Highlights & Insights

  1. Cross-domain Idea Transfer: Successfully migrates the "plan + tool use + reflect" paradigm from NLP/AI Agent domains to protein design, demonstrating the cross-domain potential of agent frameworks.
  2. Bridging the Plan-Execute Gap: Clearly identifies the "can talk but cannot do" issue of LLMs in protein design and provides an elegant solution via tool environments.
  3. Iterative Optimization vs.
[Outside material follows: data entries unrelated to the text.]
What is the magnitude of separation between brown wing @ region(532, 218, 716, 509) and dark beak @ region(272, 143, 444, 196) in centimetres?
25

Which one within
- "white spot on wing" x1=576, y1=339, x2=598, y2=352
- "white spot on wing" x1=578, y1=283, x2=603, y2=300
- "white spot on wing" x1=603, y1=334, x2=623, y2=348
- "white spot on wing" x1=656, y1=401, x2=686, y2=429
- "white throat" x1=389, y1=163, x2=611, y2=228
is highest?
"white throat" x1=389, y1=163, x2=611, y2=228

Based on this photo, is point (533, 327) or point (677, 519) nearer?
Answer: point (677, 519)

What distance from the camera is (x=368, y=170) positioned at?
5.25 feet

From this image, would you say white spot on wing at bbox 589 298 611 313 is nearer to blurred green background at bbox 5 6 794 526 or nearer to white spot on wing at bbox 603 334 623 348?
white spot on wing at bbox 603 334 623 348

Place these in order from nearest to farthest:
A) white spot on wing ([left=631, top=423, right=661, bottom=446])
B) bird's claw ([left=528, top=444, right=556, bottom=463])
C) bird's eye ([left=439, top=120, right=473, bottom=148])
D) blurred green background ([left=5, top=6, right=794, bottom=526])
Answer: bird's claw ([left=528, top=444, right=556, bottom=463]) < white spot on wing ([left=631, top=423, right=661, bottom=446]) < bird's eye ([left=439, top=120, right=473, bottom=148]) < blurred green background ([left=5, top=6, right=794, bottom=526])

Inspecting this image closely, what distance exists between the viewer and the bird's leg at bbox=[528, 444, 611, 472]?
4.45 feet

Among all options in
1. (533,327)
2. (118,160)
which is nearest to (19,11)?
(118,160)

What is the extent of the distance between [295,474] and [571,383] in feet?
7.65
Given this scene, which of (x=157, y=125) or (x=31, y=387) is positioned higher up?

One-shot Generation: Recognizes that protein design is not suited for single-step completion; multi-round feedback cycles align better with actual domain workflows.
  4. Supervised + RL Training Strategy: Balances imitation learning and exploratory learning in agent training, serving as an effective paradigm for training complex agents.

Limitations & Future Work

  1. Functional Site Design Tools remain lightweight: Current tools are suitable for improving candidate quality within realistic computational budgets but do not guarantee ideal sequences, especially for strictly implementing high-specificity binding or catalytic geometries.
  2. Throughput-Quality Trade-off in Agentic Workflows: ProtoCycle invokes structural/functional tools multiple times during planning and evaluation, resulting in higher computational costs than one-shot generators.
  3. Evaluation is still primarily based on computational metrics: Language alignment, foldability, and keyword recovery are useful proxies but cannot replace wet-lab verification.
  4. Tool Feedback may introduce bias: If ProTrek, Chai-1, or retrieval tools have insufficient coverage for certain protein families, the planner will inherit these biases.
  5. Complex Functional Design remains unresolved: the paper aims to improve the text-guided design process rather than providing a de novo protein design solution that guarantees functionality directly.
  1. Protein LLMs (ProtGPT2, ESM, etc.): Methods that directly use LLMs for sequence generation; ProtoCycle switches to using LLMs as planners.
  2. AlphaFold: A protein structure prediction tool that can serve as an evaluation component within the ProtoCycle tool environment.
  3. ReAct/OctoTools and other Agent Frameworks: Agent framework concepts from NLP; ProtoCycle migrates these to protein design.
  4. RLHF/Online RL: Training methods borrow the RLHF paradigm from NLP, using tool feedback in place of human feedback.

Rating

  • Novelty: ⭐⭐⭐⭐ — Introducing the agent paradigm to protein design is an interesting cross-domain effort; reflective iterative design aligns with domain intuition.
  • Experimental Thoroughness: ⭐⭐⭐⭐ — Covers Mol-Instructions, CAMEO generalization, tool efficiency, and reflection ablation, though wet-lab verification is absent.
  • Writing Quality: ⭐⭐⭐⭐ — Problem definition (plan-execute gap) is clear, and the framework design is intuitive.
  • Value: ⭐⭐⭐⭐ — Demonstrates the application potential of LLM agent frameworks in scientific discovery and provides a new paradigm for protein design.